I got a piece of Alabama Damascus in the raindrop pattern that size but you ain't getting it ------ PYSCHE!!

Reactions: Funny 4


----------



## Mike Hill (May 11, 2021)

Well........I never!!!!

Reactions: Funny 2


----------



## Mike Hill (May 11, 2021)

Arn213 said:


> Try this place out as they sell and forge Damascus billets in different thickness and sizes:
> 
> 
> 
> ...


Yeh, they have great damascus. But did not want to buy a billet, cut a piece off and then put the scrap away for 10 years and forget I have it. Besides most billets they have are 1/8" or more. I would really like the piece to be 1/16"


----------



## Arn213 (May 11, 2021)

Mike Hill said:


> Yeh, they have great damascus. But did not want to buy a billet, cut a piece off and then put the scrap away for 10 years and forget I have it. Besides most billets they have are 1/8" or more. I would really like the piece to be 1/16"

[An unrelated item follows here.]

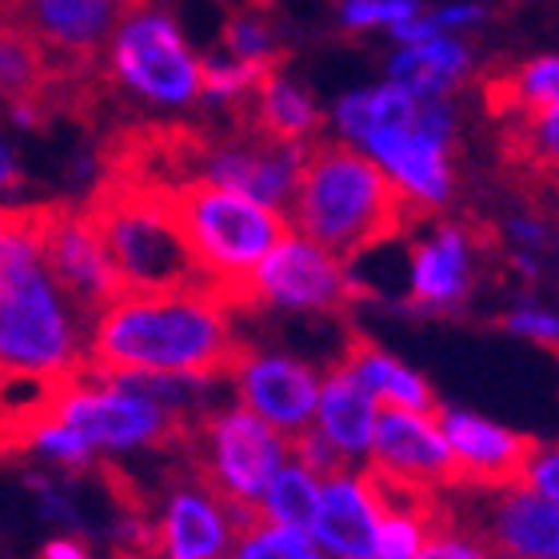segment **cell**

I would try messaging them or calling them as you never know. They do have and sell scraps that are drop offs from their forms- they might have the thickness that you want and the width that you need. They do sell bar blank, blade which are narrow about 1-1/4”. .100” is the thinnest I have seen from them.


----------



## ripjack13 (May 17, 2021)

@therichinc may have some crazy beautiful scraps....


----------



## therichinc (May 17, 2021)

@Mike Hill @ripjack13 I have a lot of damascus cutoffs only problem is i keep them to use for pocketknife blades, and I Have nothing in the 1/16th size. Smallest I ever get is normally .130 or so. Every once in a while ill get some .100 for kitchen knives but thats rare. But yea 4-5" long and 3/4" wide isnt usually scrap for pocket knife guys lol.

Reactions: Like 1


----------



## Mike Hill (May 17, 2021)

Yeh, that makes sense - just didn't want to buy a whole piece and have the scrap leftover forever! Not sure I'll ever make a pocket knife. Thank you for looking though!


----------